On appeal, the Seventh Circuit affirmed the district court’s holding that no allegation of actual or intended harm to victims need be shown under the honest services theory. Noting that Nayak’s “bribe-and-kickback scheme to drum up business for his surgery centers . . . appears to fall squarely within the scope of §1346 as the Court construed it in Skilling” (Nayak at 6), the court refused to impose an additional requirement that victims of private honest services fraud suffer tangible harm. The court found that it would be “contradictory” to read a statute prohibiting intangible harm to require proof that the victim suffered tangible harm – an interpretation that also comported with prior circuit precedent. While acknowledging that many honest services cases also involve allegations of tangible harm to victims, the Seventh Circuit made clear that no such proof was required. The court went on to note the particular salience of the holding in the health care context: “Indeed, the intangible harm from a fraud often can be quite substantial, especially in the context of the doctor-patient relationship, where patients depend on their doctor – more or less completely – to provide them with honest medical services in their best interests.” (Nayak at 12)
The precise impact of Nayak remains unclear; the role of tangible harm remains controversial, and the issue is by no means settled in all circuits.

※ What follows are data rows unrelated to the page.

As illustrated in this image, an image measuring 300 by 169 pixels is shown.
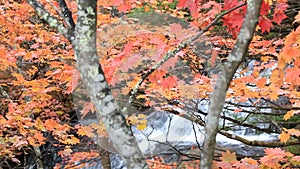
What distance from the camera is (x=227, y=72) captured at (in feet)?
4.29

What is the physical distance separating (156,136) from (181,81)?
544cm

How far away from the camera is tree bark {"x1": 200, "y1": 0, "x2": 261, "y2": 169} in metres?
1.28

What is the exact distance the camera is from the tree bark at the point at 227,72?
128 centimetres

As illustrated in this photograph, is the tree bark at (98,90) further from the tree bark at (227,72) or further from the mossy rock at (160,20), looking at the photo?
the mossy rock at (160,20)

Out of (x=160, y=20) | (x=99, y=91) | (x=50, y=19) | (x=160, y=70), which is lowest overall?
(x=99, y=91)

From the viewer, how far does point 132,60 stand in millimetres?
3141

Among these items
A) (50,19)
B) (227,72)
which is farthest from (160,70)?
(227,72)

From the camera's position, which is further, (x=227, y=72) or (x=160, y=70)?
(x=160, y=70)

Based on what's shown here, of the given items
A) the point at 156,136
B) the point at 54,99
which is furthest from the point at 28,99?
the point at 156,136

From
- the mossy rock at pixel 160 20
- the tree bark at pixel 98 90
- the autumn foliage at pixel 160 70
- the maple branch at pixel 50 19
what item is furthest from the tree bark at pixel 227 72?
the mossy rock at pixel 160 20

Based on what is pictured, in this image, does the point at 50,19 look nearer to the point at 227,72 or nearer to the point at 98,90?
the point at 98,90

While the court was correct that many honest-services allegations are accompanied by some form of tangible harm, it is worth noting that in several of the most prominent health care honest services cases (including Nayak itself), the government agreed that the patient-victims had received high-quality medical care despite the fraud. At the very least – and as predicted – Nayak signals an interest on the part of federal prosecutors in applying the post-Skilling honest services theory to bribes and kickback schemes in the health care industry.
In another post, I will address the Nayak court’s interpretation (or lack thereof) of the requirement that the bribery or kickback scheme involve a violation of fiduciary duty.